> _TASK DESCRIPTION_: For the entries below, report every line that includes the word "site".

═══ DATA SHOWN

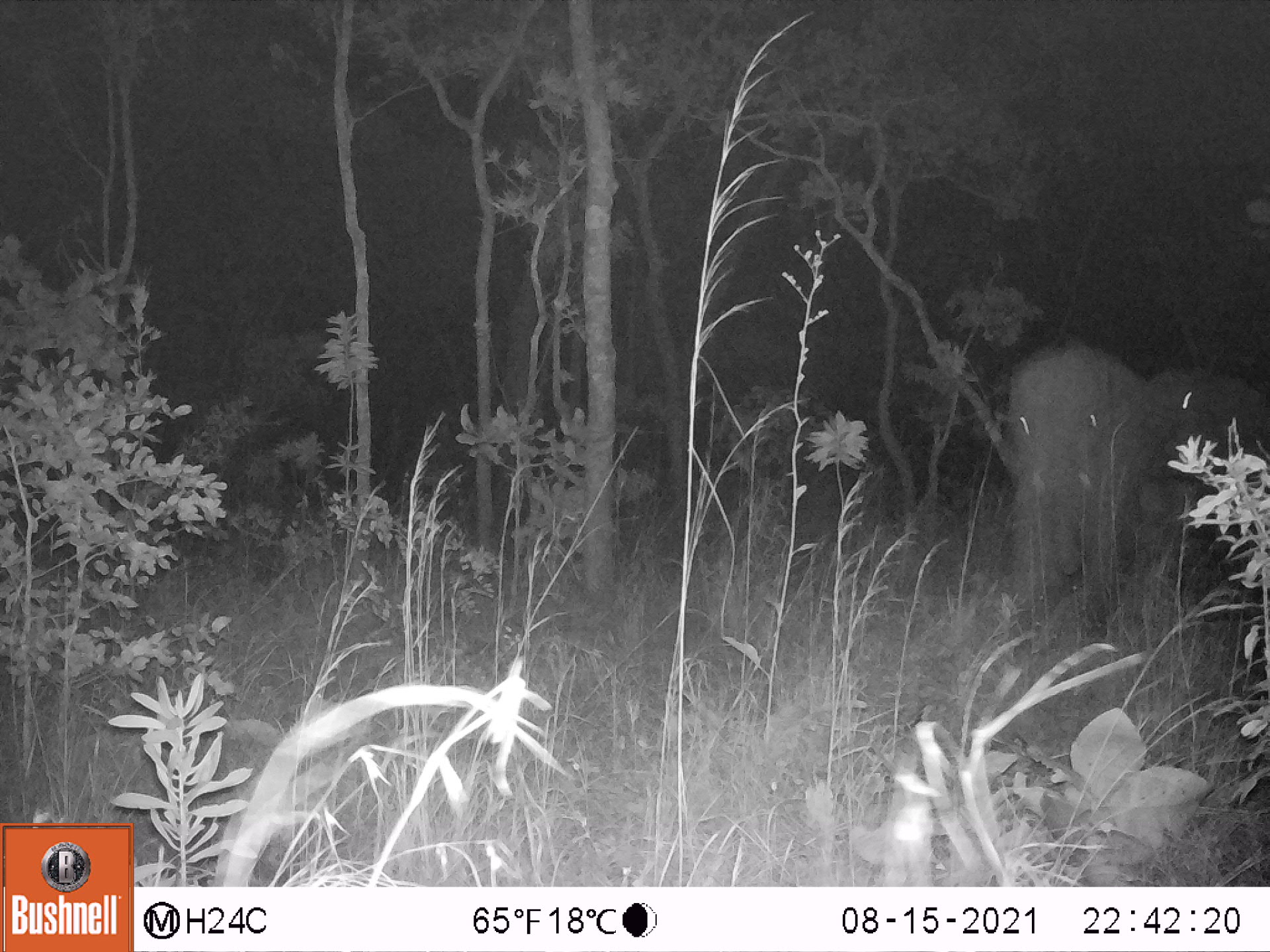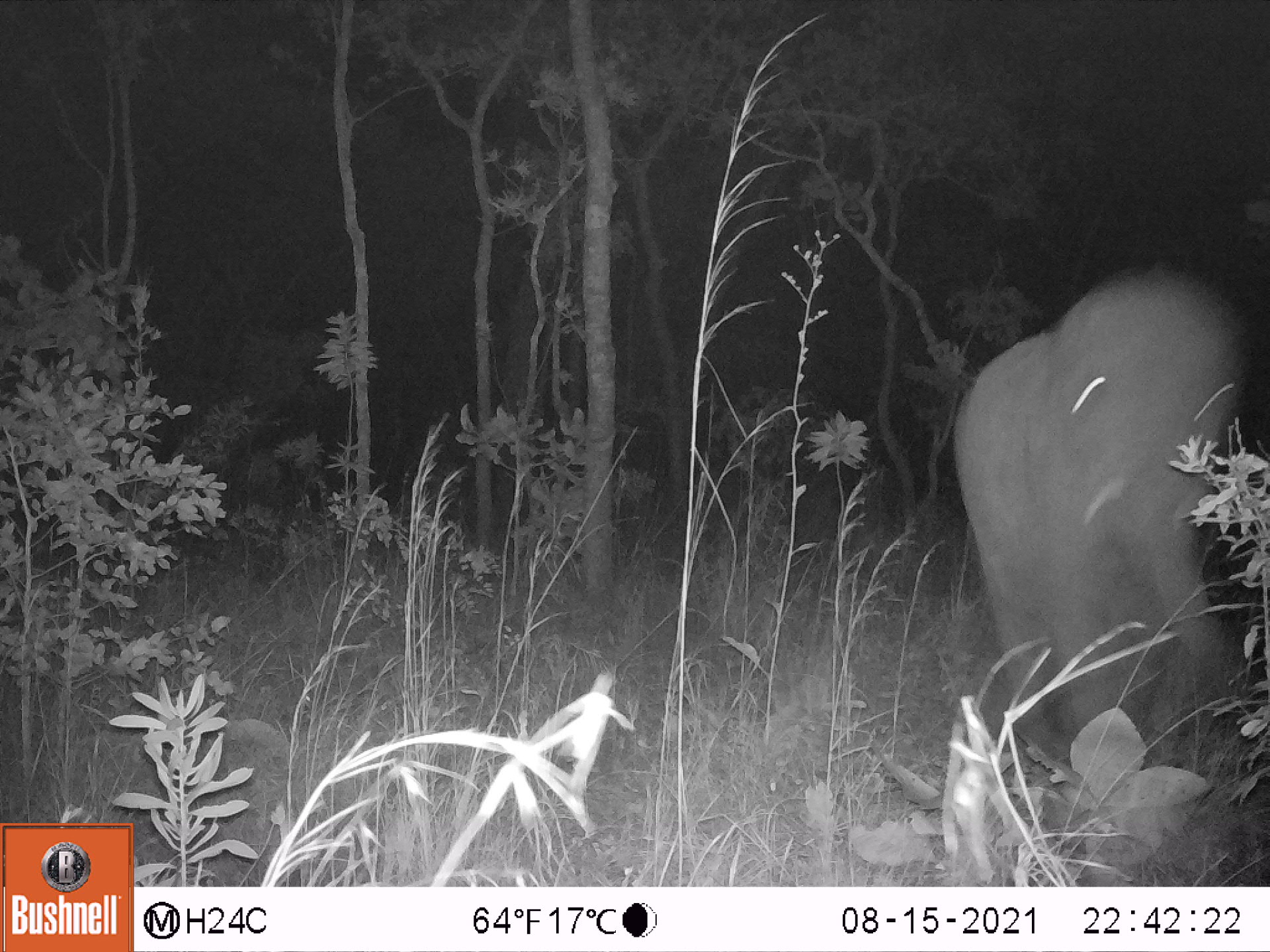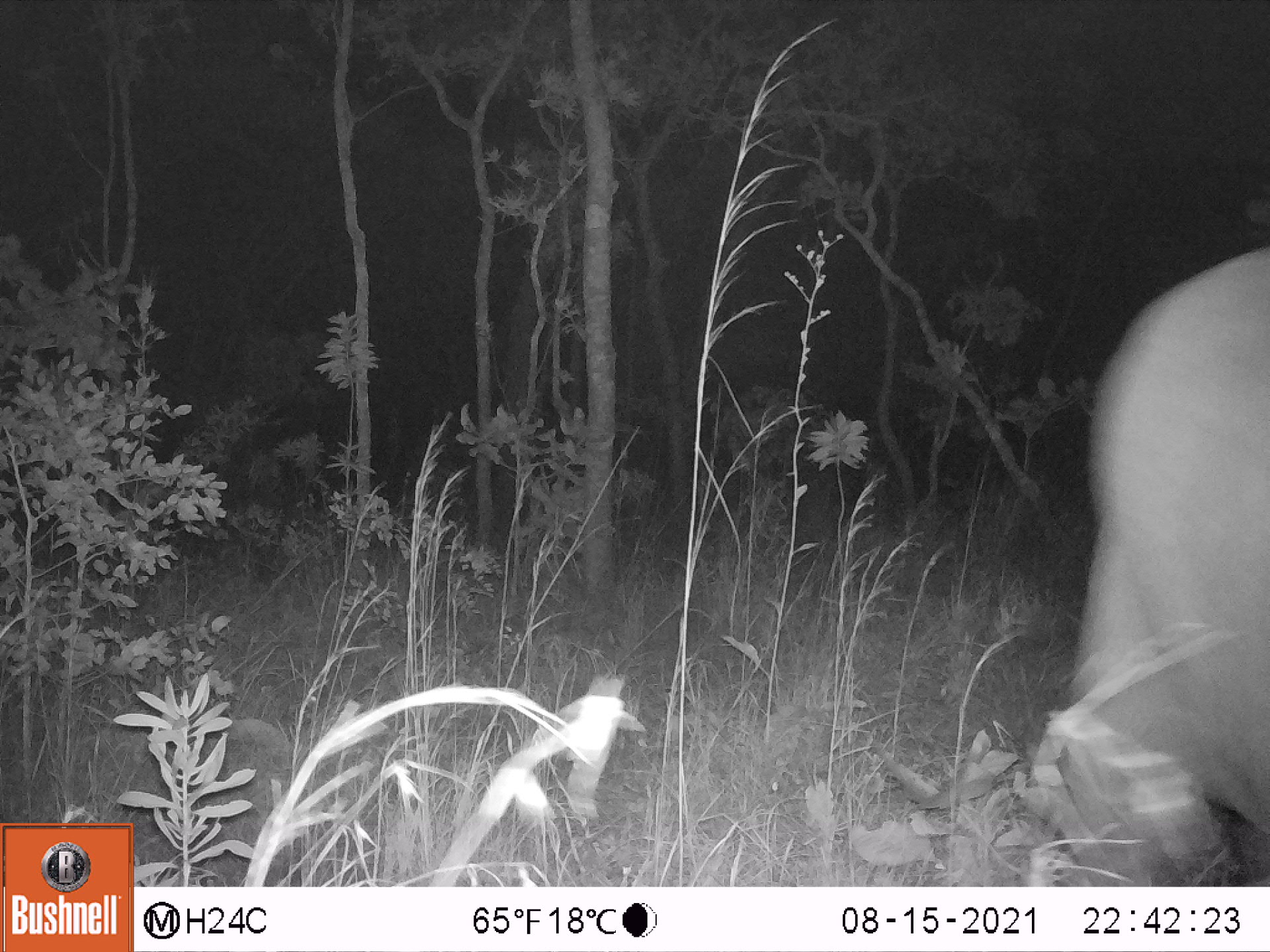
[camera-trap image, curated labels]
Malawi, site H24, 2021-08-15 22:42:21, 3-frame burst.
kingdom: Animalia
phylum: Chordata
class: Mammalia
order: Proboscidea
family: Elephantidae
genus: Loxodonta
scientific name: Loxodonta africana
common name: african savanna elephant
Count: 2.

══════
═══ DATA SHOWN

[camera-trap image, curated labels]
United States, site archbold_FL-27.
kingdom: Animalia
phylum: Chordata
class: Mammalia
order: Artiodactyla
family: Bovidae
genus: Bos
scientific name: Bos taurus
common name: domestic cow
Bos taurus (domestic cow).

══════

> _YOUR SOLUTION_:
Malawi, site H24, 2021-08-15 22:42:21, 3-frame burst.
United States, site archbold_FL-27.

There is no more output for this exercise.